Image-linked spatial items
┌──
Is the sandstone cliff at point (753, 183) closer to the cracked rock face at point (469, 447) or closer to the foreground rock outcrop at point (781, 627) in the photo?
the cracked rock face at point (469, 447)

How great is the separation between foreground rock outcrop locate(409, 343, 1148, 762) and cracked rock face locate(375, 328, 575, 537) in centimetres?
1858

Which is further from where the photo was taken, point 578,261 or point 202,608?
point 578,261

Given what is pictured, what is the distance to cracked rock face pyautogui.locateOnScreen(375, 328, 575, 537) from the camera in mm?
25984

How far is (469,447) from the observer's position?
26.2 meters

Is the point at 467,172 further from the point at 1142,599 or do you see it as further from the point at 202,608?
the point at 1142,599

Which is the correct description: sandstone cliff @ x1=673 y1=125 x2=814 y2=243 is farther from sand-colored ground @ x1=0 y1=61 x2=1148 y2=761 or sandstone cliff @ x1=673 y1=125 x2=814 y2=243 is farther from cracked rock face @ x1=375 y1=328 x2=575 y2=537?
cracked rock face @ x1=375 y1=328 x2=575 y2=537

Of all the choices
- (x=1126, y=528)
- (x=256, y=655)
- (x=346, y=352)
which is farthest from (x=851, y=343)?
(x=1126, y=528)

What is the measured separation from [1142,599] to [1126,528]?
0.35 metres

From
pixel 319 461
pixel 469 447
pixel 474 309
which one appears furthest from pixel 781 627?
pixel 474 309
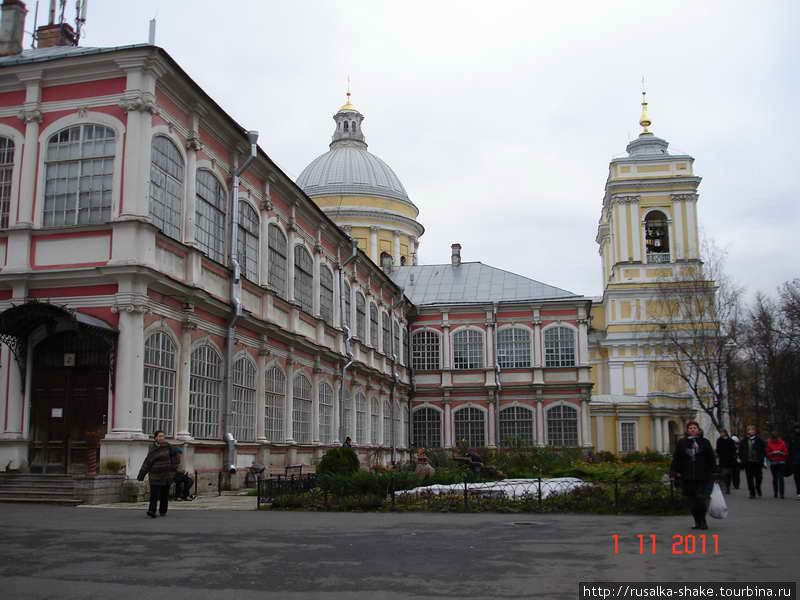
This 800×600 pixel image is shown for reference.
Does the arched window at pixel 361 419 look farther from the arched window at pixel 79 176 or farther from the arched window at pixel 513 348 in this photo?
the arched window at pixel 79 176

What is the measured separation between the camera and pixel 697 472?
1188 centimetres

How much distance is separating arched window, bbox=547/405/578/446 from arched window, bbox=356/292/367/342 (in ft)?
42.0

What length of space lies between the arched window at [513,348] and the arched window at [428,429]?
4505 mm

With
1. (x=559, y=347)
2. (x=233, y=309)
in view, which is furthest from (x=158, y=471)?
(x=559, y=347)

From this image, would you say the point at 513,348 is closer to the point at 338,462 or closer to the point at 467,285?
the point at 467,285

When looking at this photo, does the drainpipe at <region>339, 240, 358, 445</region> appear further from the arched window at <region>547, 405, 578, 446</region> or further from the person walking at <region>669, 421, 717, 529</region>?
the person walking at <region>669, 421, 717, 529</region>

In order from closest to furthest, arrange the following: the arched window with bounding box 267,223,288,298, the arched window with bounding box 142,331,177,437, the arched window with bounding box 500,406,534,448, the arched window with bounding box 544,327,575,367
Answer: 1. the arched window with bounding box 142,331,177,437
2. the arched window with bounding box 267,223,288,298
3. the arched window with bounding box 500,406,534,448
4. the arched window with bounding box 544,327,575,367

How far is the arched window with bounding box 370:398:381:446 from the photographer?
38031 mm

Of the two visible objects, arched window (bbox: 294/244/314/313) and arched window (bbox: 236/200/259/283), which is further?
arched window (bbox: 294/244/314/313)

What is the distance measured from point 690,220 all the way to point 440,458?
35.1 metres

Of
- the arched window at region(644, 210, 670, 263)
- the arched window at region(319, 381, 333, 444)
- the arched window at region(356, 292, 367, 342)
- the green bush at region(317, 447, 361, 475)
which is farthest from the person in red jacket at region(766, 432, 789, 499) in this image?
the arched window at region(644, 210, 670, 263)

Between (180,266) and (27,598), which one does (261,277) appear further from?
(27,598)
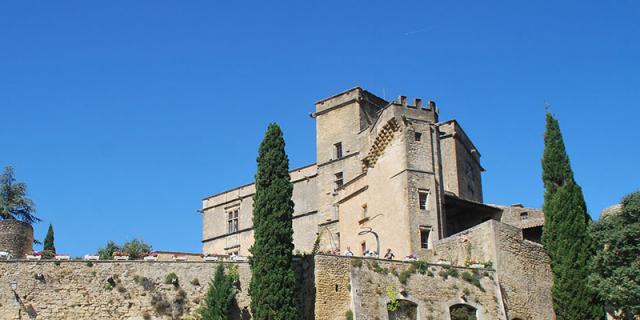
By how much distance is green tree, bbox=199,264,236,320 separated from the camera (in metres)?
36.7

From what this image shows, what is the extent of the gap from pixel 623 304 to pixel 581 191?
6971mm

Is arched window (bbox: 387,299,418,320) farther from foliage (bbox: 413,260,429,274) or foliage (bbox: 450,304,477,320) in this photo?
foliage (bbox: 450,304,477,320)

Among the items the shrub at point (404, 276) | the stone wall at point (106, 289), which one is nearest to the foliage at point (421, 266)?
the shrub at point (404, 276)

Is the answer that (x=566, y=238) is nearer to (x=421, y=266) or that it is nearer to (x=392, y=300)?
(x=421, y=266)

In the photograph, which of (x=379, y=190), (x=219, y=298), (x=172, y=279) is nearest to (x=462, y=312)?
(x=379, y=190)

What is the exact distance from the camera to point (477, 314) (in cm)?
3991

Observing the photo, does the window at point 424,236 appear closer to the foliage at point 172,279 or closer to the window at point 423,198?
the window at point 423,198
└──
Your goal >> Update the items from the line that contains "By how much" through the end of the items by replacing "camera" with "observer", leaving everything else unchanged.

Correct answer >>
By how much distance is green tree, bbox=199,264,236,320 separated from the observer (in metres)?
36.7

From what this image shows, what is the extent of the gap from pixel 623 304 to pixel 581 191?
6971mm

Is arched window (bbox: 387,299,418,320) farther from foliage (bbox: 413,260,429,274) or foliage (bbox: 450,304,477,320) in this photo?
foliage (bbox: 450,304,477,320)

Among the items the shrub at point (404, 276) | the stone wall at point (106, 289), which one is nearest to the foliage at point (421, 266)?
the shrub at point (404, 276)

Is the answer that (x=566, y=238) is nearer to (x=421, y=266) or that it is nearer to (x=392, y=300)?
(x=421, y=266)

In the photograph, which of (x=379, y=190), (x=219, y=298), (x=172, y=279) is nearest to (x=462, y=312)?
(x=379, y=190)

What is the exact distance from the observer to point (477, 314) (in cm)?
3991

Observing the photo, does the window at point 424,236 appear closer to the foliage at point 172,279 or closer to the window at point 423,198?
the window at point 423,198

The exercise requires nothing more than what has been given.